*Исходный текст*:
┌────────

На следующее утро предстояло посещение Института Механики Украинской Академии Наук. Прошло сорок лет с тех пор, как я составлял план деятельности этого Института и, конечно, было интересно посмотреть, что из моих планов осуществилось. Заведывал Институтом профессор Г. Н. Савин, с которым я познакомился на Конгрессе в Брюсселе. Работы Савина были теоретического характера и лаборатория Института развилась, главным образом, благодаря трудам профессора Е. О. Патона, известного специалиста по мостам.

При восстановлении мостов, после разрухи революционного времени, выяснилась необходимость часто применять в металлических мостах сварку вместо заклепок. В то время этот способ соединений был еще мало изучен и Е. О. Патон занялся этим вопросом в лаборатории Академии. Он имел большой успех. Выработал надежные способы сварки и ввел их в практику. По применению сварки Россия занимает теперь, вероятно, первое место в мире.

Большое внимание уделяется в лаборатории также испытанию цемента и бетонов. Производство бетонных работ при низких зимних температурах представляет большой практический интерес при русских климатических условиях и в лаборатории ведется ряд работ по этому вопросу. Осмотр лаборатории механики дал мне большое удовлетворение. Основная идея сближения науки и техники, которой я так увлекся при организации кафедры механики при Киевской Академии Наук, оказалась жизненной и планированная мною лаборатория деятельно участвует в разрешении важных технических вопросов страны.

По окончании осмотра лаборатории пора уже было возвращаться в отель и готовиться к отъезду в Харьков. Чтобы побольше увидеть, я решил пользоваться при переездах железнодорожным сообщением. Но расписание поездов представляет в России какую?то тайну. Представитель Интуриста предупреждает, что нужно подготовиться к отъезду, но время отхода поезда до последней минуты остается неизвестным.

Наконец, мы едем на вокзал. Вокзал новый, поместительный. На платформу пропускают только людей с билетами. Никакой толкотни, столь знакомой мне по прежним дореволюционным поездкам по России. В вагоне первого класса в былые времена обычно было достаточно свободных мест. Теперь все места распределяются по билетам. Представитель Интуриста указывает мне место и уходит. Дам в вагоне не видно — одни мужчины. После я выяснил, что едет группа инженеров, возвращающихся в Харьков после какого?то съезда в Киеве.

По одежде они установили, что я иностранец. Любопытство усилилось, когда выяснилось из моего разговора с представителем Интуриста, что я говорю по-русски. Очень осторожно начались расспросы. Я рассказал, что интересуюсь высшим техническим образованием и что в Киеве осматривал Политехнический Институт. Из дальнейших разговоров они быстро установили мою личность. Они знали мои учебники, знали о моем переселении в Америку.

└────────

[Фрагменты набора данных о пространственном мышлении]

┌────────

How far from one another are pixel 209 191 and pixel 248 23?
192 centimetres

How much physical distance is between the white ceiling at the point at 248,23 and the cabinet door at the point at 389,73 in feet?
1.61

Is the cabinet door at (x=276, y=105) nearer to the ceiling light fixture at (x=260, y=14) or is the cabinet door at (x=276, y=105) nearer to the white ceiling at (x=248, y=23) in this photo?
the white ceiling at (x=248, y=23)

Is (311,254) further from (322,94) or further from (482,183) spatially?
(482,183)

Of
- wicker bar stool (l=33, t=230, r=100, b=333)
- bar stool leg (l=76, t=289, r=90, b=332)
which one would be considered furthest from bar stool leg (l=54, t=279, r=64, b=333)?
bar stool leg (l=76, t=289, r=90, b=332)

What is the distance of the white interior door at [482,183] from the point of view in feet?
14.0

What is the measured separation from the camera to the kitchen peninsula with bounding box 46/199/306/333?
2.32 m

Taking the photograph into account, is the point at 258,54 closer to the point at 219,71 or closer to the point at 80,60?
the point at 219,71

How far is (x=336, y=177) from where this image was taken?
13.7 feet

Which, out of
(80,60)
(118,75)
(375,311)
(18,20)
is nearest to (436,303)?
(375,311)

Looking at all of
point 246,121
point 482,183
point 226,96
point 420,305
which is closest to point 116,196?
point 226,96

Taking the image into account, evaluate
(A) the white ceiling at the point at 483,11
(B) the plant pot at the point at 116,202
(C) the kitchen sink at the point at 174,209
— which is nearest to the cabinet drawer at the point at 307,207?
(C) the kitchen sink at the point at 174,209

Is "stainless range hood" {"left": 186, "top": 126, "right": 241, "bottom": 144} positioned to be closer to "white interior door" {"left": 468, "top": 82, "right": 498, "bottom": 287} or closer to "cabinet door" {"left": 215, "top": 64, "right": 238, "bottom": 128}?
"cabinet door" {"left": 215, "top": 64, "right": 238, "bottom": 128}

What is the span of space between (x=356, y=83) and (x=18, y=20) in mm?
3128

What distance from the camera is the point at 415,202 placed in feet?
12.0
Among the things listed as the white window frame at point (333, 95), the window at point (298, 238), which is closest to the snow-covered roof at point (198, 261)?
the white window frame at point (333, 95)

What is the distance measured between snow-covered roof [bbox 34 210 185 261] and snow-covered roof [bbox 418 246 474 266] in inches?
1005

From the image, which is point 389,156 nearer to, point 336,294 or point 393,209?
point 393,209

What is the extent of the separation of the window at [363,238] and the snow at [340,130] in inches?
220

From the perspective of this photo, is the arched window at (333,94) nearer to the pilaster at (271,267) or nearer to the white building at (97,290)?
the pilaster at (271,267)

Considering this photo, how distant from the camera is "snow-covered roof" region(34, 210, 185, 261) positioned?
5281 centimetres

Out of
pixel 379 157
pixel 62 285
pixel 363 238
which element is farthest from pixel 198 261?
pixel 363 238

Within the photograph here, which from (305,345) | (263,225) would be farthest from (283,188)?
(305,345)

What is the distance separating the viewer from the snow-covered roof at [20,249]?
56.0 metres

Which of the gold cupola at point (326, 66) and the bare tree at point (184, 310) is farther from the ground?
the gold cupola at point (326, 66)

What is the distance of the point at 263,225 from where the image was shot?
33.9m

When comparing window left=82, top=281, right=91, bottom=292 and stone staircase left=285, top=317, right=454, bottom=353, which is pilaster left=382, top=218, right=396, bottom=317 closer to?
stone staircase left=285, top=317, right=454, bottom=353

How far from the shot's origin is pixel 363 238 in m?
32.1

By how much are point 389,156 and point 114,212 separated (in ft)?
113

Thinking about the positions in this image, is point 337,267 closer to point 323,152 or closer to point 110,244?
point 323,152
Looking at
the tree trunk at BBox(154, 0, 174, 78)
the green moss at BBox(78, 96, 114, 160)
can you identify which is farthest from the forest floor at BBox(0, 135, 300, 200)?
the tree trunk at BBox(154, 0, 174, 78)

└────────

*Задания*:
• A. Перепишите из отрывка воспоминаний фрагмент от слов «Наконец, мы едем» до слов «съезда в Киеве.» включительно.
• B. Ответьте по отрывку воспоминаний на вопросы:
(i) Кто заведовал Институтом Механики?
(ii) Что понадобилось часто применять в металлических мостах вместо заклепок?
(iii) В какой город предстояло уехать после осмотра лаборатории?
• C. Продолжите отрывок воспоминаний, начиная сразу после его последнего предложения.
Данные не имеют отношения к отрывку воспоминаний.

*Ответы*:
• A.
Наконец, мы едем на вокзал. Вокзал новый, поместительный. На платформу пропускают только людей с билетами. Никакой толкотни, столь знакомой мне по прежним дореволюционным поездкам по России. В вагоне первого класса в былые времена обычно было достаточно свободных мест. Теперь все места распределяются по билетам. Представитель Интуриста указывает мне место и уходит. Дам в вагоне не видно — одни мужчины. После я выяснил, что едет группа инженеров, возвращающихся в Харьков после какого?то съезда в Киеве.

• B.
(i) Профессор Г. Н. Савин.
(ii) Сварку.
(iii) В Харьков.

• C.
Число пассажиров в моем отделении быстро возрастало и скоро уже толпились пассажиры и у входа, в коридоре. Всем было интересно посмотреть на русского американца. Было много вопросов о жизни в Америке. О России говорили неохотно. Зашло солнце, наступила ночь. Разговор все продолжался и я смог заснуть только после полуночи. Проснулся рано, в Полтаве. Чудесный яркий день. Смотрю не отрываясь в окно. Городов до Харькова нет. Селения встречаются редко — все зеленые поля. На станциях пусто — видел только несколько рабочих в валенках или каких?то высоких резиновых сапогах. Такой обуви в прежние времена тут не было.

Наконец Харьков. Встречает меня представитель Интуриста. Говорит, что меня поджидают две дамы. Подходит моя младшая сестра и с ней какая?то незнакомая дама. Сестру трудно узнать. В последний раз я ее видел сорок три года тому назад. Она тогда только начинала свою педагогическую деятельность, как преподавательница математики. Теперь передо мной стояла седая старуха. Ее спутница, оказалась нашей дальней родственницей, которую я знал еще маленькой девочкой. Теперь это была пожилая женщина. Представитель Интуриста увидел, что я этот день вряд ли буду интересоваться делами и предложил отвести нас в гостиницу Интуриста, а посещением школ заняться на следующий день. Так и сделали.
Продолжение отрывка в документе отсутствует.